You also include a critique of National Geographic and its history of exoticizing foreign cultures. We should mention the movie was produced by Nat Geo Films.

McBaine: The memes and global headlines that immediately followed John’s death were reductive. Once the family released John’s diary publicly—in part to counter John’s oversimplified infamy as a reckless, suicidal zealot—we knew there was more to explore. John was only part of a much bigger story. Contextualizing both John’s history and the history of the tribe led us into a broader investigation of similar encounters, of missionary work, but also contact made by anthropologists, historians and even National Geographic itself.

Moss: When we embarked on this project, Nat Geo said directly, “We are not afraid to look at ourselves.” They had played a very significant role in defining our understanding, as Westerners, of the Sentinelese. But in 2018, they had published a magazine issue on race, which was the beginning of a revenant with their own history.

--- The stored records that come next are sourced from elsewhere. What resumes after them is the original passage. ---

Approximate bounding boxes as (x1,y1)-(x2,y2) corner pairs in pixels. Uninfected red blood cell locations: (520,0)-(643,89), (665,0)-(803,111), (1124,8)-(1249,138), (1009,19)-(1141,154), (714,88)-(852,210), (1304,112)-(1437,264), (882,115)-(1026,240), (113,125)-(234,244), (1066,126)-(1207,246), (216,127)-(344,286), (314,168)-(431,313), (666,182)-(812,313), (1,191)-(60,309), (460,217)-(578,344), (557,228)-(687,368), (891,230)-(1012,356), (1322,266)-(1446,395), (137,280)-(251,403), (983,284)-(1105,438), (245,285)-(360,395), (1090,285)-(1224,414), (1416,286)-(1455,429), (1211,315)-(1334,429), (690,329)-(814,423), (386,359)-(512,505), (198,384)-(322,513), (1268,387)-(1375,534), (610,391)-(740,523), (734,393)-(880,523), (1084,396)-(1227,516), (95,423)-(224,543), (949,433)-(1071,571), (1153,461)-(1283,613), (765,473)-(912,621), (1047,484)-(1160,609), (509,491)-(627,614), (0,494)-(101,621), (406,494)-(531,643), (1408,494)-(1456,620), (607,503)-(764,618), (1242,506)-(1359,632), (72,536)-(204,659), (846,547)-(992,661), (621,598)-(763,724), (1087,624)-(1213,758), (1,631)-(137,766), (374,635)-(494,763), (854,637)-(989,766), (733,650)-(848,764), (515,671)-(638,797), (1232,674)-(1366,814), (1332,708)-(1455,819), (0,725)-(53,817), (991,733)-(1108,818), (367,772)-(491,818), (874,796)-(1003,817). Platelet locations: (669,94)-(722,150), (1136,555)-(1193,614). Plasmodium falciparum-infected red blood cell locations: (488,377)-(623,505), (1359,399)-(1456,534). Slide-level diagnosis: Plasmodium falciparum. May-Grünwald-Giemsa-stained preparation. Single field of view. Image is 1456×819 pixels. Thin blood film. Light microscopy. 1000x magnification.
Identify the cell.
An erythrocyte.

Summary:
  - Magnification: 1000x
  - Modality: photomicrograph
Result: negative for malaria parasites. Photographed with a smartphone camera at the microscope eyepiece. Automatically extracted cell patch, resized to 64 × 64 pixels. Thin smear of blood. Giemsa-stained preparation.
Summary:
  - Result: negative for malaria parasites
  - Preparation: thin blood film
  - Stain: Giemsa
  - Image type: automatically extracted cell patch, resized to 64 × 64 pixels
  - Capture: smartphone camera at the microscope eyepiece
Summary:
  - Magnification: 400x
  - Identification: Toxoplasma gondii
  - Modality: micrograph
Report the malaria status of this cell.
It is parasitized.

They have said that they were culpable for shaping the Western conception of tribal cultures, including the Sentinelese. So, for us, there were no guardrails and that was encouraging.

The film features Dan Everett, an ex-missionary, who gains importance as the story moves along. How crucial was he to the project?

Moss: I don’t think we had a movie until we met Dan. He is quite self-aware, charismatic, honest, and he had lived John’s journey and had come out on the other side. So he could relate and have compassion for John, but he’d also been granted perspective on what the consequences of his actions were. And we realized that he could represent John’s alter ego.

This is a profile of a radical figure but the film is not a scold against belief, right?

Moss: You know, there’s an interesting hypothetical question proposed by Adam Goodheart, the historian, which is not in the film. But he asks: If we knew that the island was going to be erased by climate change, would we help to save the Sentinelese? Well, in John’s eyes, he was saving them. He had grandiose notions of being the hero of his own narrative, but the narrative was not about the people. It was about him. That was his folly.

McBaine: It was very important to us that we hear voices within the faith community who both support what John did and who question it. We are not anti-faith. What we are investigating, contextualizing, and ultimately critical of is radical faith, specifically evangelical missionary work as it pertains to indigenous tribes. We are not questioning personal faith, but exported faith, which often comes head to head with issues of consent.

A version of this story first appeared in the SAG Preview/Documentary issue of TheWrap’s awards magazine.